You’re sitting at your desk scrolling through your inbox catching up on emails and you come across an email from a service provider that reads, “Urgent”! Your account has been compromised, please log into your account. You click on the link and without thinking you enter your username and password. Or perhaps the email gives you a number to call. You call and the customer service rep says they need to log into your computer and “check some things out.” You follow his instructions and allow him to do his thing. A few hours or days later, you discover that you’ve fallen victim to a scam. Maybe they have found their way into your bank account, or perhaps they’ve logged in to an account and spent thousands of dollars. These scams are known as phishing scams and they are very common. Below are 6 tips to help you make sure that you do not fall victim to these kinds of scams.
- Protect your computer with security software
Many times a good security software that protects both your browser and email can catch a lot of scams and threats. Of course you want an Antivirus that has a good reputation and you might want to think about paying for a good one instead of using many of the free versions that are out there. You will also want to keep the Antiviruses definitions up-to-date. These definitions help the software identify threats as new threats are discovered every day.
- Stay informed about current phishing techniques
Hackers and Scammers are evolving and finding new ways to rip you off every day. Stay informed by occasionally brushing up on current phishing techniques by reading online blogs from trusted sources.
- Verify the site’s URL and security
First thing you should do when clicking on a link is to verify the site’s URL. For instance, Netflix’s domain is netflix.com. Apple’s domain is apple.com. If the site has some other domain name, it’s likely a scam. Another thing to look for is the “green bar” SSL lock. At the beginning of the URL in the address bar you will see a lock icon indicating that the site is secure.
- Verify that the email address is valid
Before you click look at the sender’s address. A lot of scammers use emails from free email account providers. Just like verifying the domain name, companies will send email from an official company email. (For instance Netflix will be from an email that ends with @netflix.com). Most phishing emails can be avoided by just looking at the email address.

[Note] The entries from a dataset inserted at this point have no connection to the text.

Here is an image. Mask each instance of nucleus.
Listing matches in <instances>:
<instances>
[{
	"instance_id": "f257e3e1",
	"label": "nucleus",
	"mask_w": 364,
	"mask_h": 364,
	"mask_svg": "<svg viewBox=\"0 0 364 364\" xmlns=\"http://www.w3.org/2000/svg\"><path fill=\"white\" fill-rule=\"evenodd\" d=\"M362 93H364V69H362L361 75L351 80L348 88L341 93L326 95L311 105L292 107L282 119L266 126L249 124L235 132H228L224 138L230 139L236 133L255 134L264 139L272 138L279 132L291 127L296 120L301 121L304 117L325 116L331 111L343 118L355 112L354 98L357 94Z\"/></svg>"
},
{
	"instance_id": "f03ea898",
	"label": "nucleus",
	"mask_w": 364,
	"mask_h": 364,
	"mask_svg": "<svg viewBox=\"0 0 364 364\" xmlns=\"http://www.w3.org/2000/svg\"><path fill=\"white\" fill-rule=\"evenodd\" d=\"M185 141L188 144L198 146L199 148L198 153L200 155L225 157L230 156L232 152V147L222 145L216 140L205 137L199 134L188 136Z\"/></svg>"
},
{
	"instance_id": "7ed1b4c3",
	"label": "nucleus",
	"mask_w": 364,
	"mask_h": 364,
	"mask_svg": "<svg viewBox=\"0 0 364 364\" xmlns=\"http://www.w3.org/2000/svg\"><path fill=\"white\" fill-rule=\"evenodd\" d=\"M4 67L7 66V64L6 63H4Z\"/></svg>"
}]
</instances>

- Use Multi-Factor or Two-Factor Authentication
MFA or 2FA use trusted devices, emails or phone numbers to verify your identity. Most accounts have adopted these measures due to the rise of phishing. You can use and authenticator app like Google Authenticator or you can verify by using your phone number to receive a text or phone call and in some cases you can use an alternate email address.
- Never give out your personal information
Probably the most important piece of advice is to never give out your personal information, especially in response to an email. Companies will rarely, if ever, ask for personal information like usernames and passwords. If you do get an urgent email from a company the best practice would be to go to that companies website or app directly and log in instead of clicking on the link.
Of course this is not an exhaustive list but by implementing these 6 practices you will certainly be a little safer from the most common phishing scams.